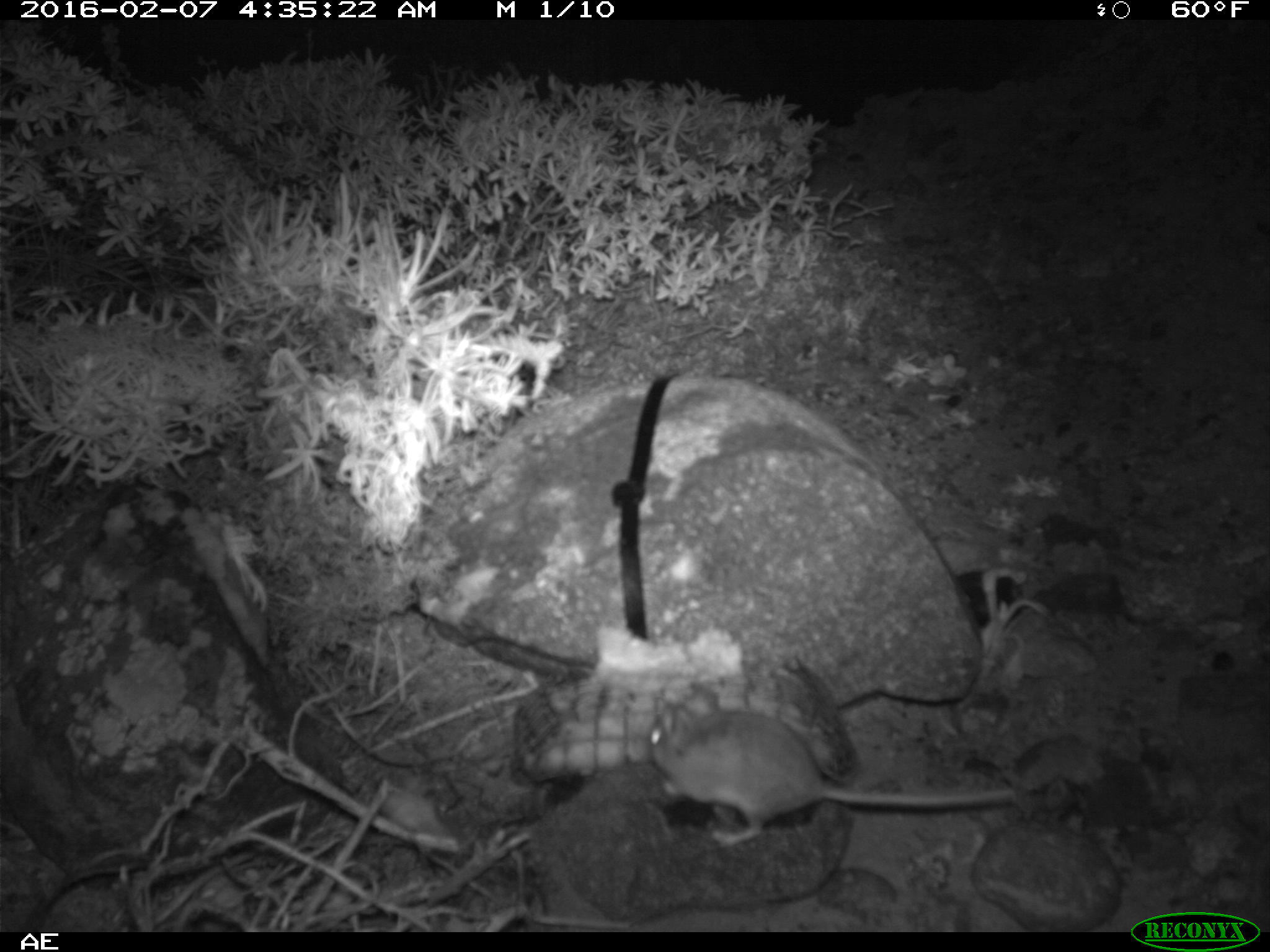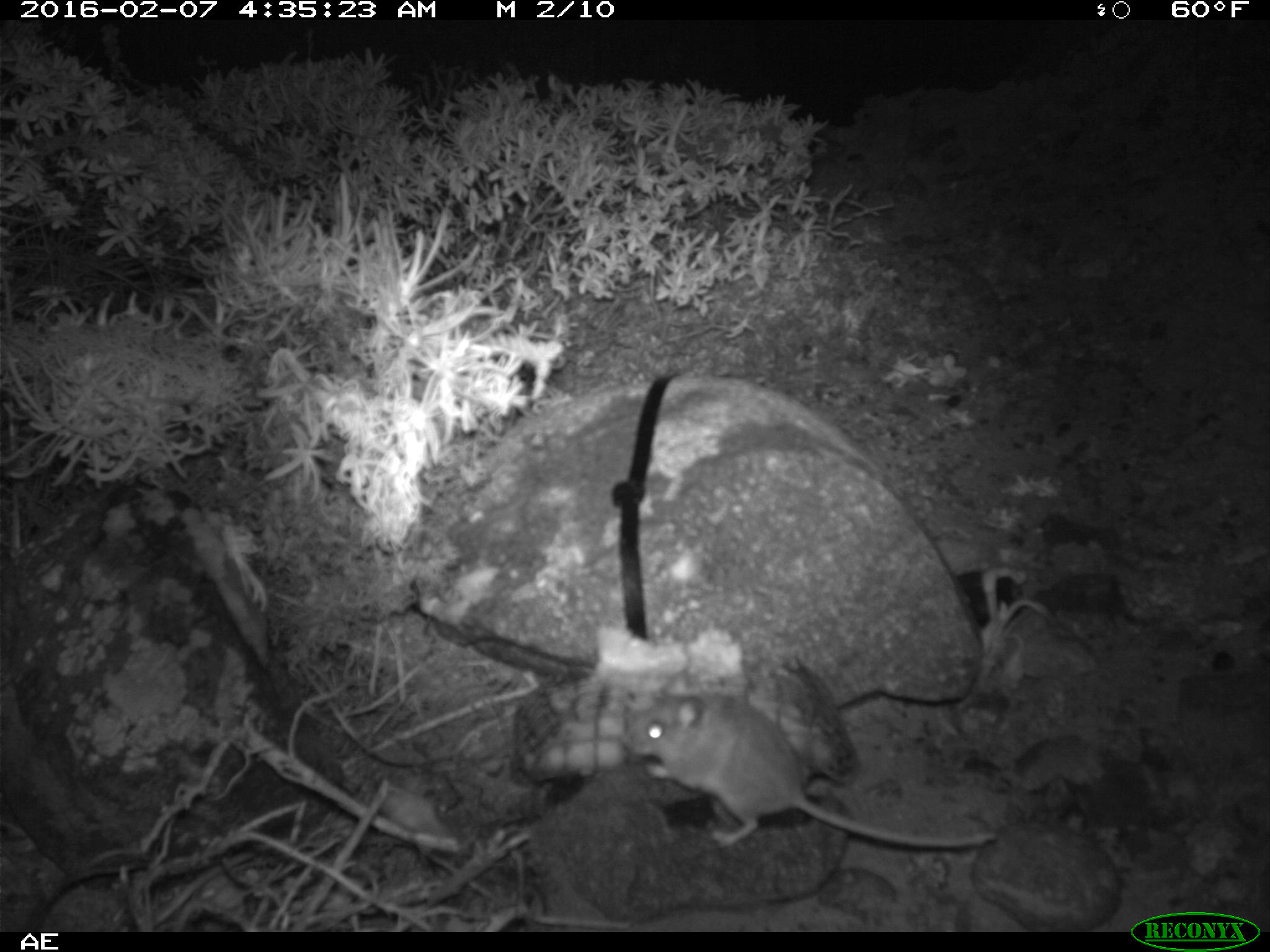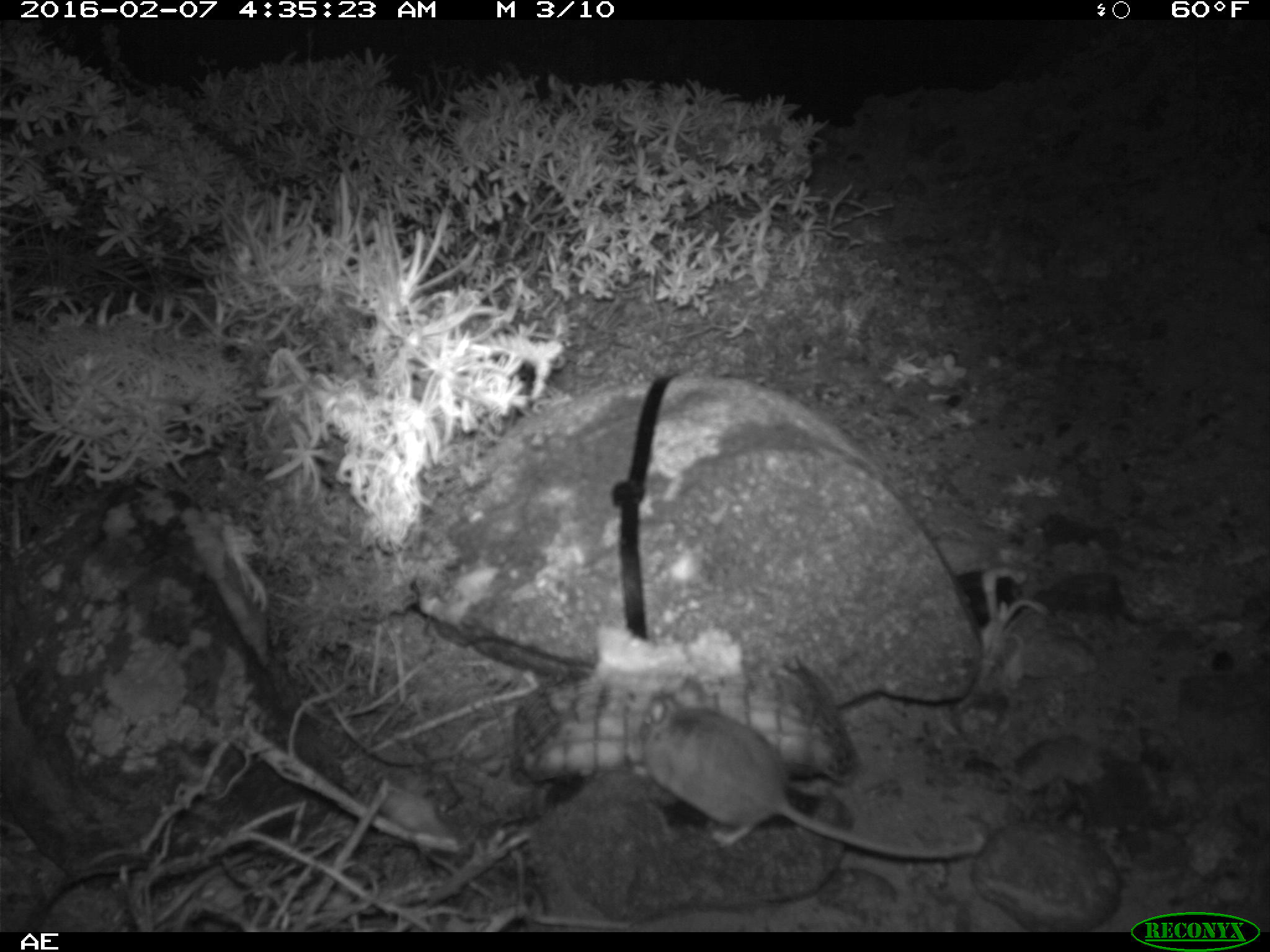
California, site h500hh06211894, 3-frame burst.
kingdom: Animalia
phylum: Chordata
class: Mammalia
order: Rodentia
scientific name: Rodentia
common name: rodent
Rodent (Rodentia).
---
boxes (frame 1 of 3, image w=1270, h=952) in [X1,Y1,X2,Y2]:
rodent: [648,681,1017,845]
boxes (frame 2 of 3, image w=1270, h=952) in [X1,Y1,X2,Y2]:
rodent: [618,690,997,871]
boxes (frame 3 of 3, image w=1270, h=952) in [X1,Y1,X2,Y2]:
rodent: [632,675,984,860]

Aim of the exercise
Return each of the lines exactly as they appear above, with no images.

Solution for this task
California, site h500hh06211894, 3-frame burst.
kingdom: Animalia
phylum: Chordata
class: Mammalia
order: Rodentia
scientific name: Rodentia
common name: rodent
Rodent (Rodentia).
---
boxes (frame 1 of 3, image w=1270, h=952) in [X1,Y1,X2,Y2]:
rodent: [648,681,1017,845]
boxes (frame 2 of 3, image w=1270, h=952) in [X1,Y1,X2,Y2]:
rodent: [618,690,997,871]
boxes (frame 3 of 3, image w=1270, h=952) in [X1,Y1,X2,Y2]:
rodent: [632,675,984,860]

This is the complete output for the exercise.